I see matrix factorization implementation in mlib.


On Fri, Aug 8, 2014 at 12:38 PM, yaochunnan [via Apache Spark User List] <
ml-node+s1001560n11765...@n3.nabble.com> wrote:

> I think the eigenvalues and eigenvectors you are talking about is that of
> M^T*M or M*M^T, if we get M=U*s*V^T as SVD. What I want is to get
> eigenvectors and eigenvalues of M itself. Is this my misunderstanding of
> linear algebra or the API?
>
> [image: M^{*} M = V \Sigma^{*} U^{*}\, U \Sigma V^{*} = V (\Sigma^{*}
> \Sigma) V^{*}\,] [image: M M^{*} = U \Sigma V^{*} \, V \Sigma^{*} U^{*} =
> U (\Sigma \Sigma^{*}) U^{*}\,]
>
>
>
> 2014-08-08 11:19 GMT+08:00 x <[hidden email]

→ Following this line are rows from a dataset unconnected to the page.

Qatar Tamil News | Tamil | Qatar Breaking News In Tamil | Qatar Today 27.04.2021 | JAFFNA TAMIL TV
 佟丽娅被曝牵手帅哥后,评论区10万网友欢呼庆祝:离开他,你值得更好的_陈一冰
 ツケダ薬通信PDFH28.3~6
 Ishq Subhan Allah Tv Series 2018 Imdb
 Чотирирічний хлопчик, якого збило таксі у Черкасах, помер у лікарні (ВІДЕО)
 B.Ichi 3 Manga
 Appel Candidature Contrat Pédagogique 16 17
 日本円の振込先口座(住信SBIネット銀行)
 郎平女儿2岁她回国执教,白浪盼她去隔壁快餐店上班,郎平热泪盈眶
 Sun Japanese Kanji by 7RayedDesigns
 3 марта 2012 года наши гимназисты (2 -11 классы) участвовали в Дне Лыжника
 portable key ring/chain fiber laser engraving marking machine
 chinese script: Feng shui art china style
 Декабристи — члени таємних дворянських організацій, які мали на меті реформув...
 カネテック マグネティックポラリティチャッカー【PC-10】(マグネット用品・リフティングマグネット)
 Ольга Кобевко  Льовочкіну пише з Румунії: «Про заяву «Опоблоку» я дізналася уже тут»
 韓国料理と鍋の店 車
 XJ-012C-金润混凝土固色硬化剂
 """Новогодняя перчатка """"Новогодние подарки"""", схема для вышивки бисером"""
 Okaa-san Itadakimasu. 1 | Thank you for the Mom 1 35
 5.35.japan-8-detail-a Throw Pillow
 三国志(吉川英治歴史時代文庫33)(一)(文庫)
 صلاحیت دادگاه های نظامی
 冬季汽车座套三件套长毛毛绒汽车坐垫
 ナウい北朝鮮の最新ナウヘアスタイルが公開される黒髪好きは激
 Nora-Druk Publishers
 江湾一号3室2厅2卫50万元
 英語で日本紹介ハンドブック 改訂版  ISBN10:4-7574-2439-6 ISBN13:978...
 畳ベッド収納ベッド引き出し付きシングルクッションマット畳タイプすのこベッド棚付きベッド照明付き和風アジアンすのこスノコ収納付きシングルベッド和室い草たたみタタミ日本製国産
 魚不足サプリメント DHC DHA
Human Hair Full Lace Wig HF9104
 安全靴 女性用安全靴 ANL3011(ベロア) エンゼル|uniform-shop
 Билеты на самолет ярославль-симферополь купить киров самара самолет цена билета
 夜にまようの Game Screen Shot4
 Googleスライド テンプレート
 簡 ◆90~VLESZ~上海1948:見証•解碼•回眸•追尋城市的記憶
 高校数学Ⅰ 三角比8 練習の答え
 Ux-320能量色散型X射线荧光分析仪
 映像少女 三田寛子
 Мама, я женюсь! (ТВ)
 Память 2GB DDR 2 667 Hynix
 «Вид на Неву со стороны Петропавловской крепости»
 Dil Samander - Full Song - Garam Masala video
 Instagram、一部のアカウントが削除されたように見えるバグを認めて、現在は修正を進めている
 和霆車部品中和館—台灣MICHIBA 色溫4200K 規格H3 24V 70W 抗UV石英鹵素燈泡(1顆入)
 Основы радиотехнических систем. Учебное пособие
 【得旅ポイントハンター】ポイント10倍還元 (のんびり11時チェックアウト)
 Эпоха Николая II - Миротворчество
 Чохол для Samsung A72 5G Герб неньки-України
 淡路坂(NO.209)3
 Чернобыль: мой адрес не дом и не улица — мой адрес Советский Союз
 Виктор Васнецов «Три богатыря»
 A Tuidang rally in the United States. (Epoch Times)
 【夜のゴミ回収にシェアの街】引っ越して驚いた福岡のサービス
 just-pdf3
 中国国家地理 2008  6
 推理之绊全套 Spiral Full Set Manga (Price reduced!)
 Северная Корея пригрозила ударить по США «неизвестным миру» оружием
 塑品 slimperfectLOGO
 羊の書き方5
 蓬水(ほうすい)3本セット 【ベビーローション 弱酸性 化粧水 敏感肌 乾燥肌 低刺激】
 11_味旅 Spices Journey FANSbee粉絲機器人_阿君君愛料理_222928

> <http://user/SendEmail.jtp?type=node&node=11765&i=0>>:
>
> U.rows.toArray.take(1).foreach(println) and 
> V.toArray.take(s.size).foreach(println)
>> are not eigenvectors corresponding to the biggest eigenvalue
>> s.toArray(0)*s.toArray(0)?
>>
>> xj @ Tokyo
>>
>>
>> On Fri, Aug 8, 2014 at 12:07 PM, Chunnan Yao <[hidden email]
>> <http://user/SendEmail.jtp?type=node&node=11765&i=1>> wrote:
>>
>>> Hi there, what you've suggested are all meaningful. But to make myself
>>> clearer, my essential problems are:
>>> 1. My matrix is asymmetric, and it is a probabilistic adjacency matrix,
>>> whose entries(a_ij) represents the likelihood that user j will broadcast
>>> the information generated by user i. Apparently, a_ij and a_ji is
>>> different, caus I love you doesn't necessarily mean you love me(What a sad
>>> story~). All entries are real.
>>> 2. I know I can get eigenvalues through SVD. My problem is I can't get
>>> the corresponding eigenvectors, which requires solving equations, and I
>>> also need eigenvectors in my calculation.In my simulation of this paper, I
>>> only need the biggest eigenvalues and corresponding eigenvectors.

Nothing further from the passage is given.